The carmakers have been discussing plans to launch electric and conventional Mini models for 18 months, Great Wall said in a stock exchange filing that described the talks as preliminary. BMW said it planned to grow the Mini brand in China with a new local partner, without naming Great Wall.
Great Wall’s shares had surged 14 percent on Wednesday and were later suspended after Reuters reported that it was discussing a joint venture with the German premium manufacturer, focused on electric vehicles. Trading in the stock will resume on Monday, the company said.
Automakers and suppliers are scrambling to meet tough new official Chinese quotas for zero-emission cars, which call for electric and rechargeable hybrid vehicles to account for 20 percent of total sales by 2025.
BMW, which already has one Chinese manufacturing venture with Brilliance, is launching European production of an electric Mini at its British plant near Oxford in 2019.

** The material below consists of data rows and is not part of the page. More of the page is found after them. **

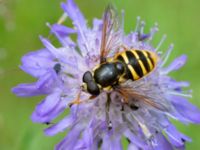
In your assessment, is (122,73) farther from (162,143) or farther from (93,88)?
(162,143)

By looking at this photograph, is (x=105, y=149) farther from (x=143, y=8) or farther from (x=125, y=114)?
(x=143, y=8)

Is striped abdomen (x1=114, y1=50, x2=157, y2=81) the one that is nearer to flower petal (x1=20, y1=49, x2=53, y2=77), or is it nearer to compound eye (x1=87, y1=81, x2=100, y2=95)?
compound eye (x1=87, y1=81, x2=100, y2=95)

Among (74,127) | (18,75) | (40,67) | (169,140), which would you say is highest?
(18,75)

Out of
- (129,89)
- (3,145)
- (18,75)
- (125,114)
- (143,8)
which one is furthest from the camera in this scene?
(143,8)

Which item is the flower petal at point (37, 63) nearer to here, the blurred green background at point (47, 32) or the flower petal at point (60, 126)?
the flower petal at point (60, 126)

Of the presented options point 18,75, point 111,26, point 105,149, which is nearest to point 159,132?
point 105,149

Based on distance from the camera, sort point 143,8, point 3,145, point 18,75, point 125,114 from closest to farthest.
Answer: point 125,114, point 3,145, point 18,75, point 143,8

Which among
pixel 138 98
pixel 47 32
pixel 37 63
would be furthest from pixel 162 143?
pixel 47 32

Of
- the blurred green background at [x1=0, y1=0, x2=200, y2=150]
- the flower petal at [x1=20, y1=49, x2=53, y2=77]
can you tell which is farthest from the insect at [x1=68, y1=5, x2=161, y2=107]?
the blurred green background at [x1=0, y1=0, x2=200, y2=150]
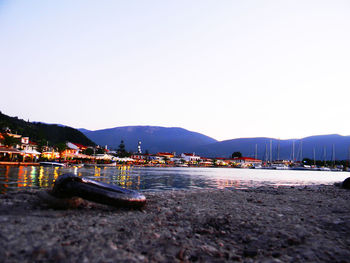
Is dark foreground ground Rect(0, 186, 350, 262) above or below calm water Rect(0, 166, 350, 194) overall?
above

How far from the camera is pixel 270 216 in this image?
31.2 ft

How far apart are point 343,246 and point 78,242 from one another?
19.3 feet

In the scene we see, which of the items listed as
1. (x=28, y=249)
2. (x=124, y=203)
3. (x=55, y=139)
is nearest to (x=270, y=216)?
(x=124, y=203)

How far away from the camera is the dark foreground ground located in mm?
4840

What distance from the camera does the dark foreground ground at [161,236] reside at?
191 inches

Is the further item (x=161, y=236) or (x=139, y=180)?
(x=139, y=180)

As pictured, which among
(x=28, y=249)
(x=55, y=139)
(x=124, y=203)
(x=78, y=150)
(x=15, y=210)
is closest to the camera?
(x=28, y=249)

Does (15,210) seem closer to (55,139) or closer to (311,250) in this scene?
(311,250)

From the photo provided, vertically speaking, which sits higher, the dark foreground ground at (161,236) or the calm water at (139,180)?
the dark foreground ground at (161,236)

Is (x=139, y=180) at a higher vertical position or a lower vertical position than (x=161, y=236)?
lower

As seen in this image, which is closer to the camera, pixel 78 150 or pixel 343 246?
pixel 343 246

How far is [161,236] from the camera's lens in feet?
20.7

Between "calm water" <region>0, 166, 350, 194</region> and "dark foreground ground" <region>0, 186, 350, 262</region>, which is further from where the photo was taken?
"calm water" <region>0, 166, 350, 194</region>

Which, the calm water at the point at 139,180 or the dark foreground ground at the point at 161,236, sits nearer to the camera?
the dark foreground ground at the point at 161,236
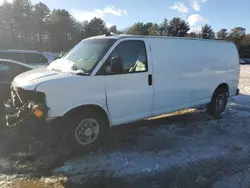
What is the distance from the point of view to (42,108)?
3904mm

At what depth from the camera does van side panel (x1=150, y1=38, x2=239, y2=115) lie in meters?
5.45

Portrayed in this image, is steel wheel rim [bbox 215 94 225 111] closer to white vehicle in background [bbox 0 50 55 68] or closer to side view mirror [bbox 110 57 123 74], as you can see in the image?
side view mirror [bbox 110 57 123 74]

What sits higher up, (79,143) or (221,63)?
(221,63)

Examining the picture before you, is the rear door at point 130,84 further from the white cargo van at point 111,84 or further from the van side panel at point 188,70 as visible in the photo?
the van side panel at point 188,70

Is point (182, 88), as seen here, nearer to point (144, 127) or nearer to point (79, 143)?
point (144, 127)

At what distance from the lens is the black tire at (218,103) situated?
23.6 feet

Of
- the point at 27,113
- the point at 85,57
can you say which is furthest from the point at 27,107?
the point at 85,57

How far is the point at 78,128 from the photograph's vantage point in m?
4.41

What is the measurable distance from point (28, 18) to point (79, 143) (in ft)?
173

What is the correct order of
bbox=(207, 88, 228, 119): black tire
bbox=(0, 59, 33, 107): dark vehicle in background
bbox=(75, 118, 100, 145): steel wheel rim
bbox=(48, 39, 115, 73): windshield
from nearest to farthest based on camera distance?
bbox=(75, 118, 100, 145): steel wheel rim → bbox=(48, 39, 115, 73): windshield → bbox=(0, 59, 33, 107): dark vehicle in background → bbox=(207, 88, 228, 119): black tire

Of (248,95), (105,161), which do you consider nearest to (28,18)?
(248,95)

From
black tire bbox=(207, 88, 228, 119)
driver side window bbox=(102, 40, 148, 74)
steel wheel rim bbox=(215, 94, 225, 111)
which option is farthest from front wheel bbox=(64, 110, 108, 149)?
steel wheel rim bbox=(215, 94, 225, 111)

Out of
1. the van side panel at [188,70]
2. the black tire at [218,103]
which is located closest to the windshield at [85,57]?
the van side panel at [188,70]

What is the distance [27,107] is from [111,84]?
147cm
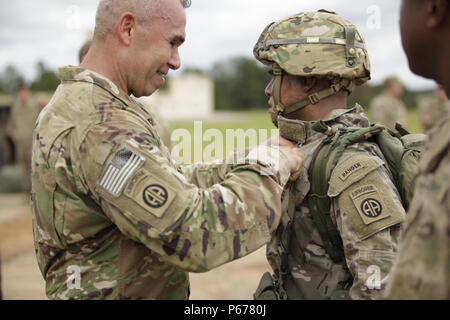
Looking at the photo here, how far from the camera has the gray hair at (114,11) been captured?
267 cm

If successfully concluded, the BMW-Great Wall talks could yield a first foreign manufacturing partner for Great Wall and a first Mini assembly site outside Europe for the German group.
The Mini brand’s planned expansion in China “does not call into question our commitment to our facilities in Britain”, BMW said in a statement. “It is only possible to accelerate growth of Mini in China with a local partner.”